Give every entry again, unchanged, and leave its images out.

■ **Saved entries**:
-------

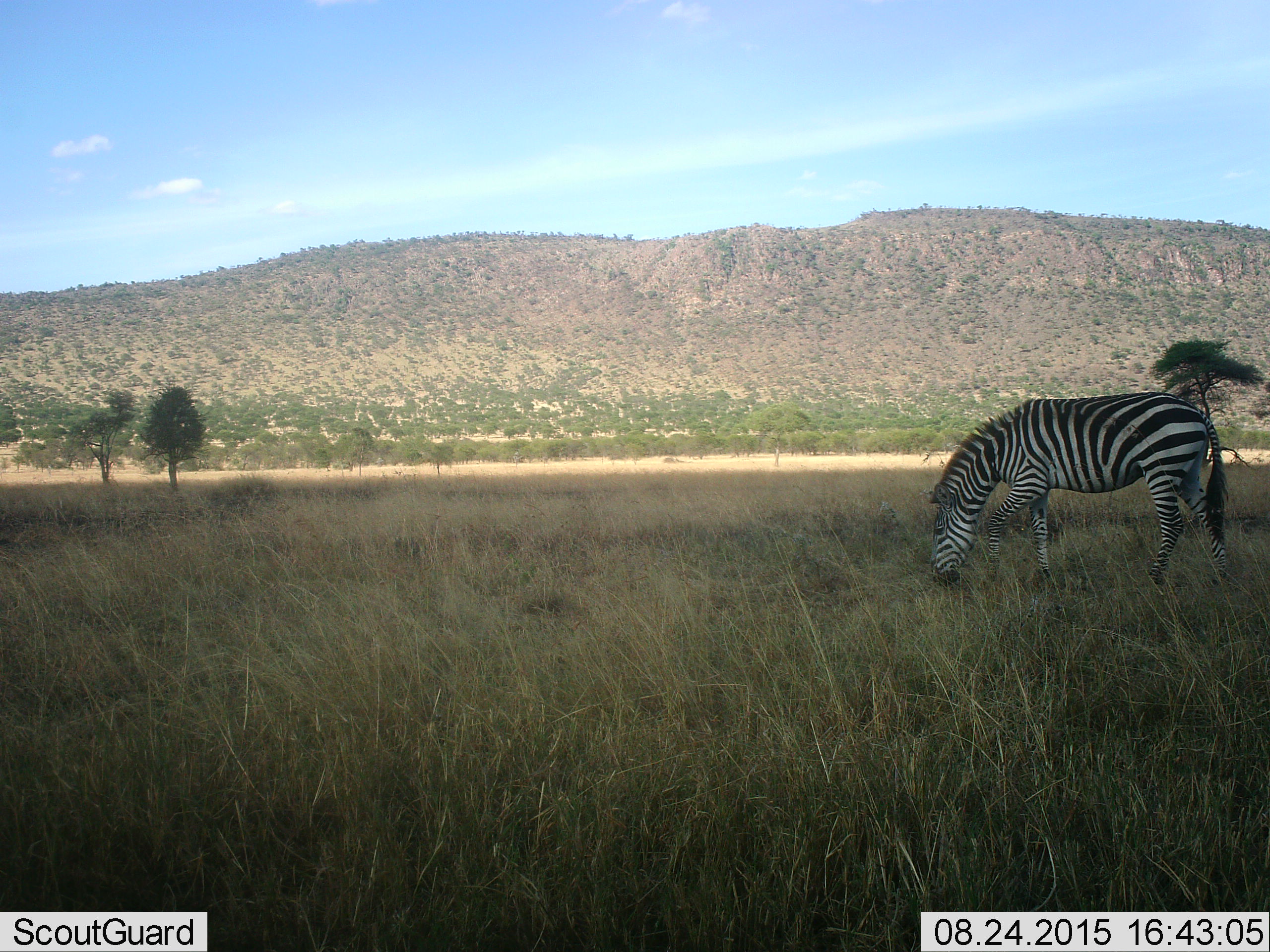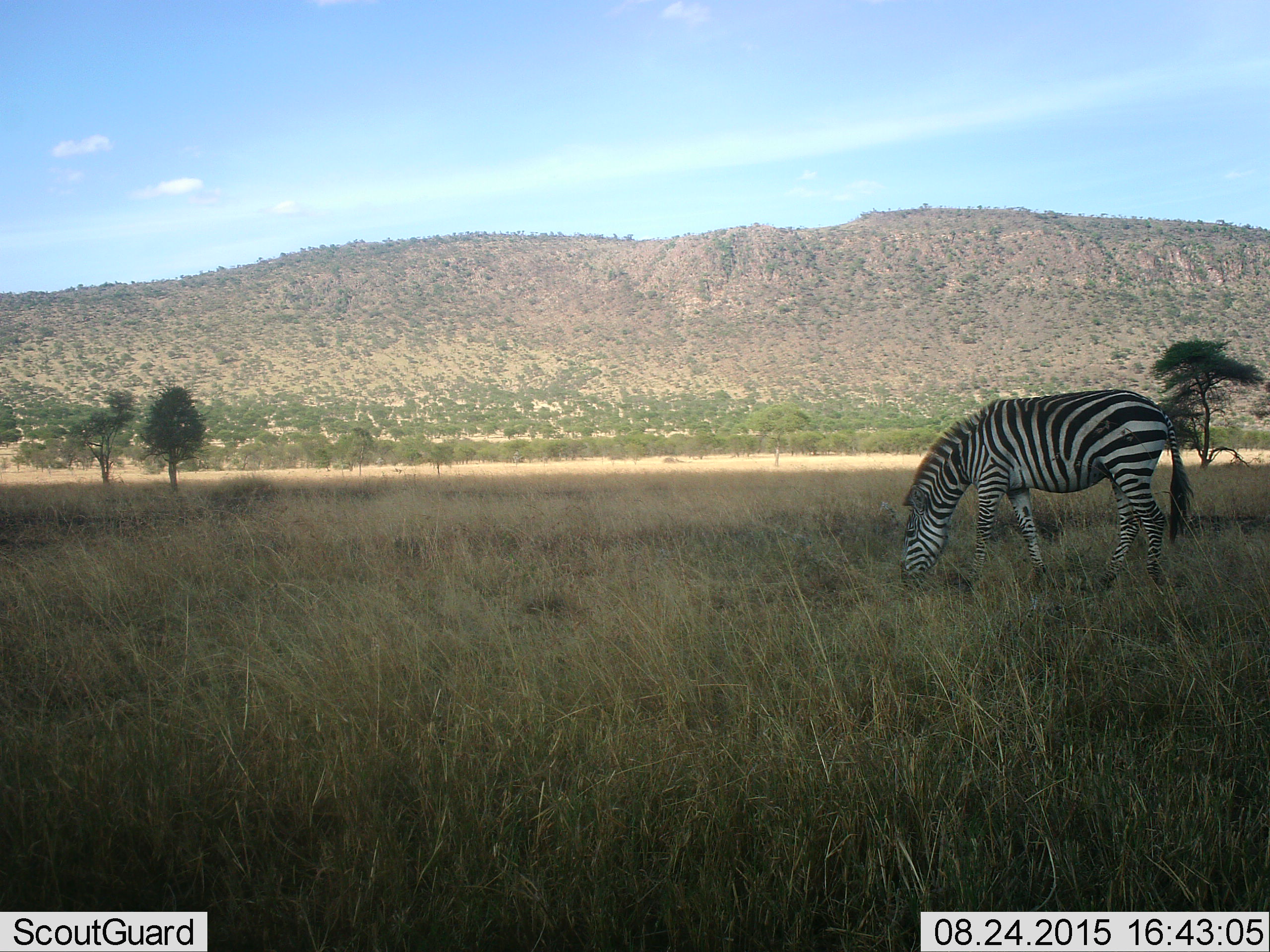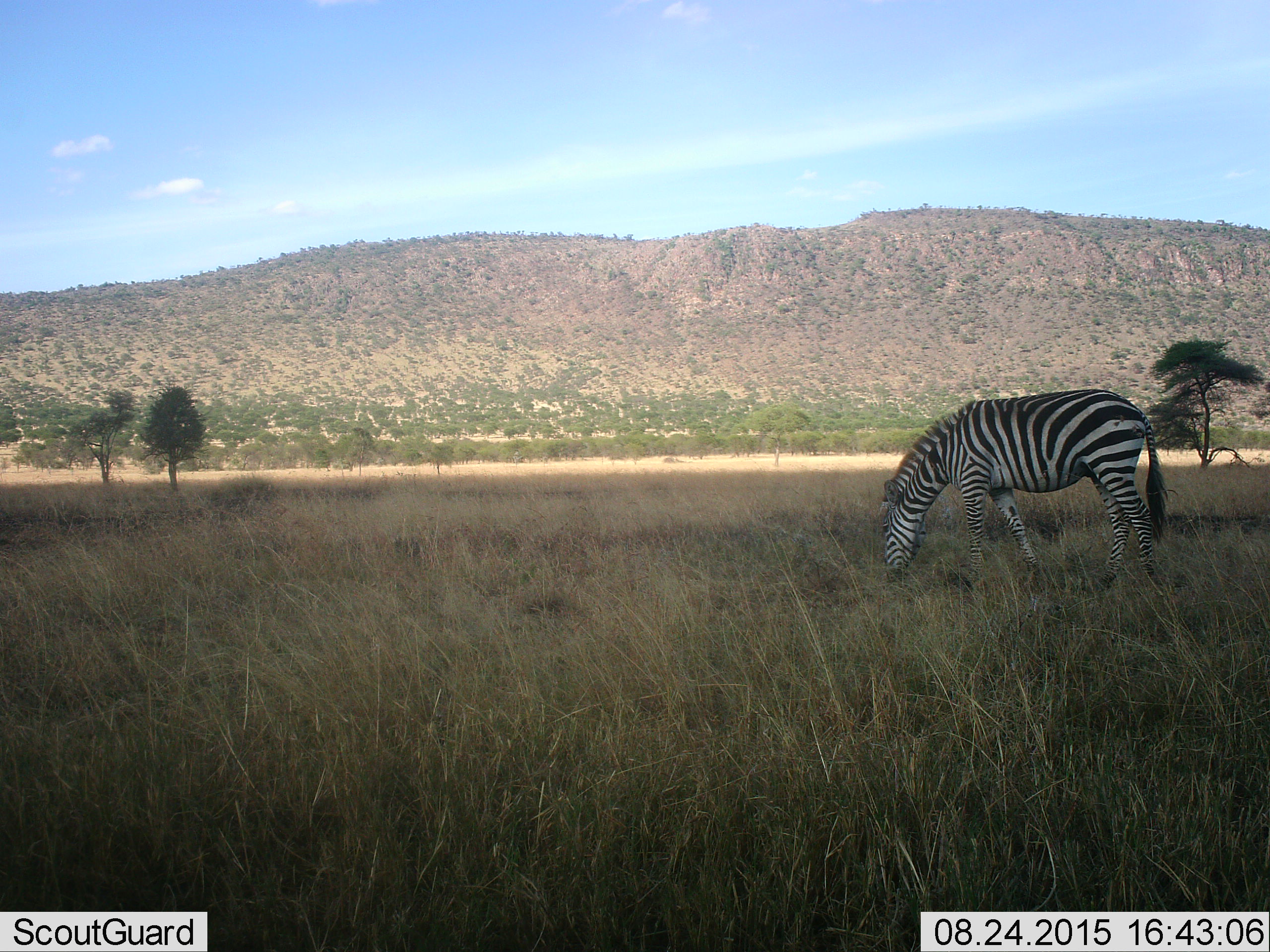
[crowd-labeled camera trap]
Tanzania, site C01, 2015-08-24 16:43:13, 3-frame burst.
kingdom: Animalia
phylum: Chordata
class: Mammalia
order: Perissodactyla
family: Equidae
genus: Equus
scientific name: Equus quagga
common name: plains zebra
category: zebra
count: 1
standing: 11%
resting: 0%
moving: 32%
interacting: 0%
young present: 0%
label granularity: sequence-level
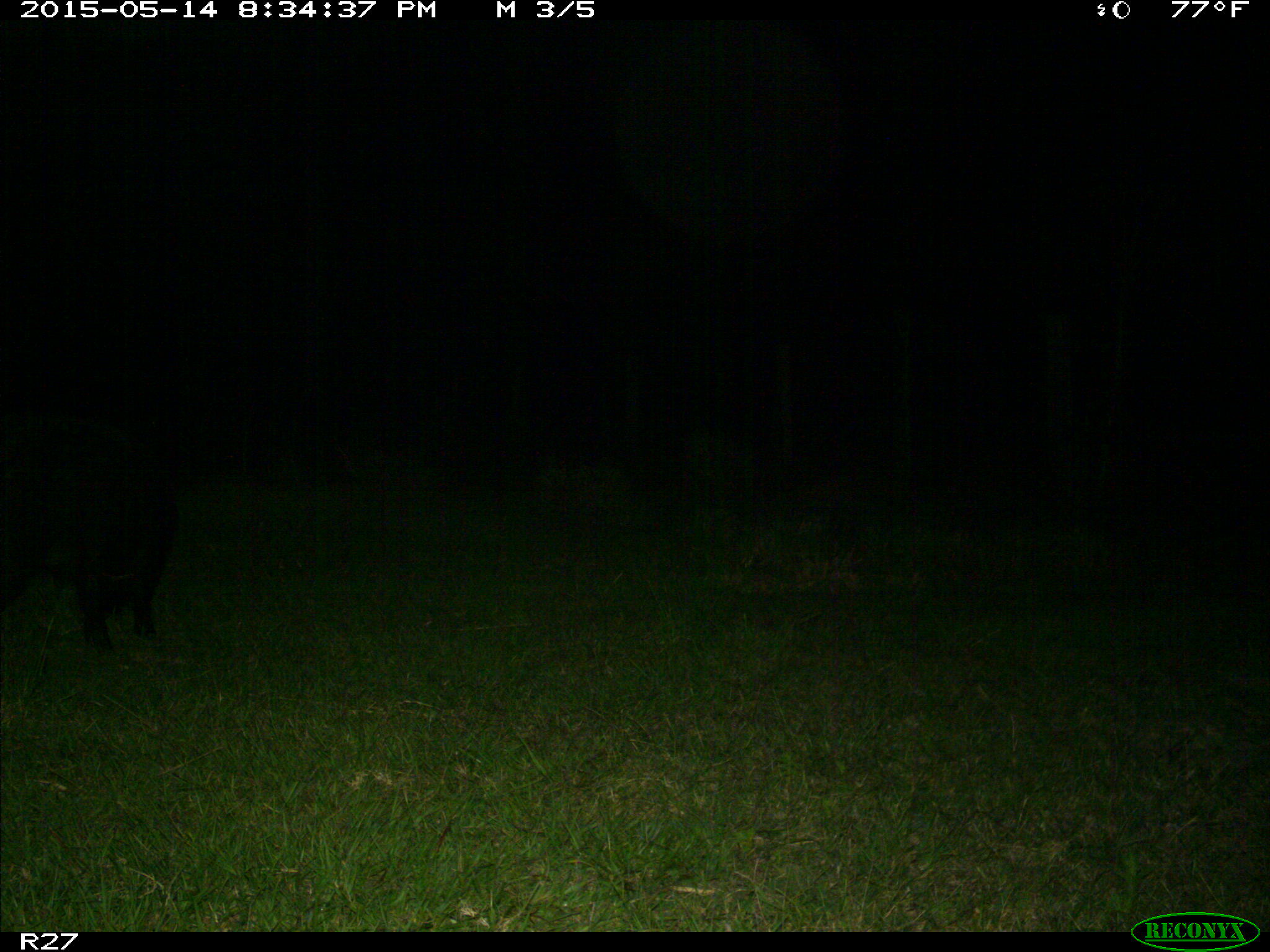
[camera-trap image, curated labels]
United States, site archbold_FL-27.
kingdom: Animalia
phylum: Chordata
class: Mammalia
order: Artiodactyla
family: Suidae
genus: Sus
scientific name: Sus scrofa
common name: wild boar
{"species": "Sus scrofa (wild boar)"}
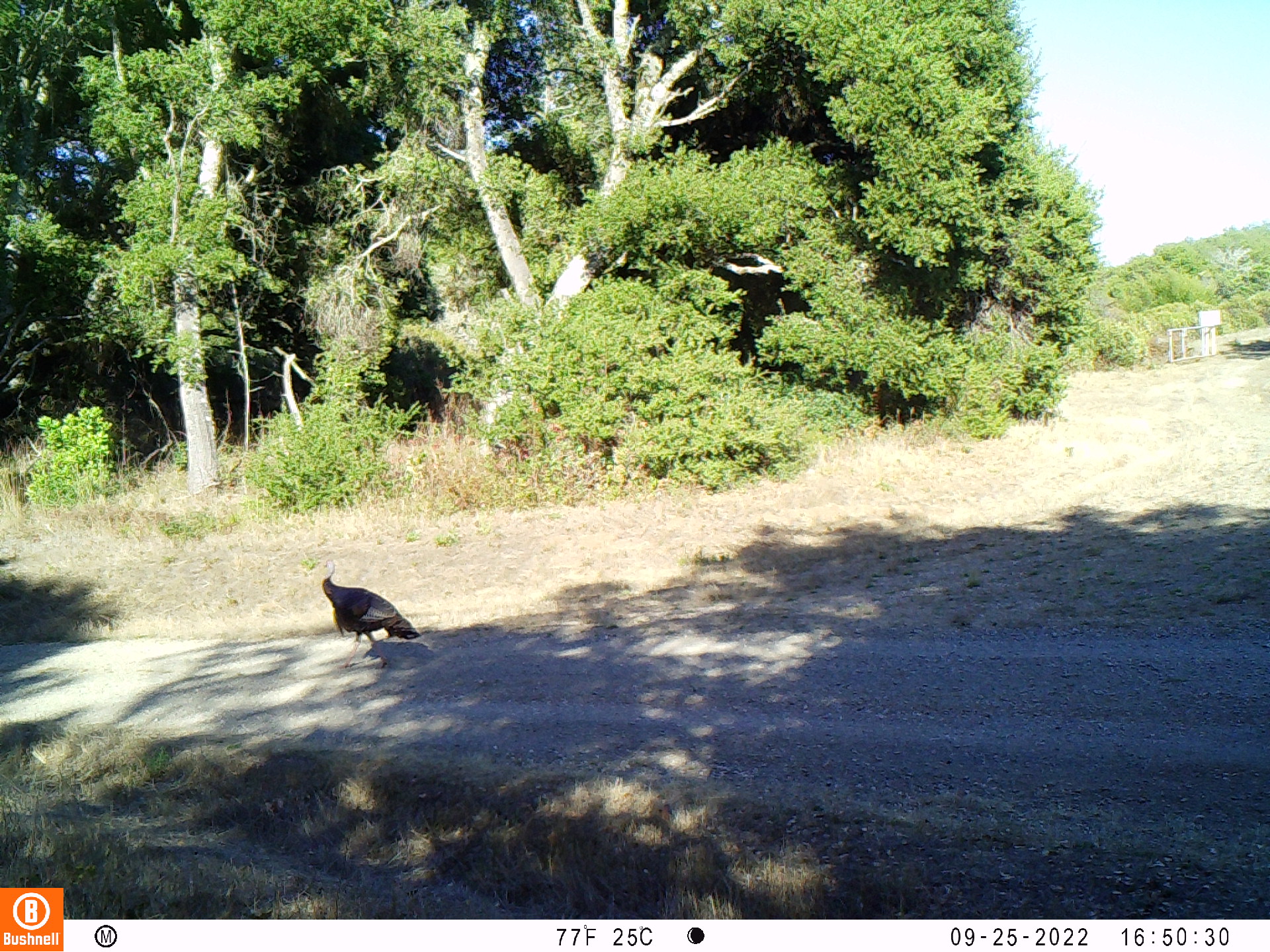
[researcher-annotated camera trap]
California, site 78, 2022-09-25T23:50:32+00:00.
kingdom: Animalia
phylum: Chordata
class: Aves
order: Galliformes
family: Phasianidae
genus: Meleagris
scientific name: Meleagris gallopavo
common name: turkey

-------

■ **Response for this exercise**:
[crowd-labeled camera trap]
Tanzania, site C01, 2015-08-24 16:43:13, 3-frame burst.
kingdom: Animalia
phylum: Chordata
class: Mammalia
order: Perissodactyla
family: Equidae
genus: Equus
scientific name: Equus quagga
common name: plains zebra
category: zebra
count: 1
standing: 11%
resting: 0%
moving: 32%
interacting: 0%
young present: 0%
label granularity: sequence-level
[camera-trap image, curated labels]
United States, site archbold_FL-27.
kingdom: Animalia
phylum: Chordata
class: Mammalia
order: Artiodactyla
family: Suidae
genus: Sus
scientific name: Sus scrofa
common name: wild boar
{"species": "Sus scrofa (wild boar)"}
[researcher-annotated camera trap]
California, site 78, 2022-09-25T23:50:32+00:00.
kingdom: Animalia
phylum: Chordata
class: Aves
order: Galliformes
family: Phasianidae
genus: Meleagris
scientific name: Meleagris gallopavo
common name: turkey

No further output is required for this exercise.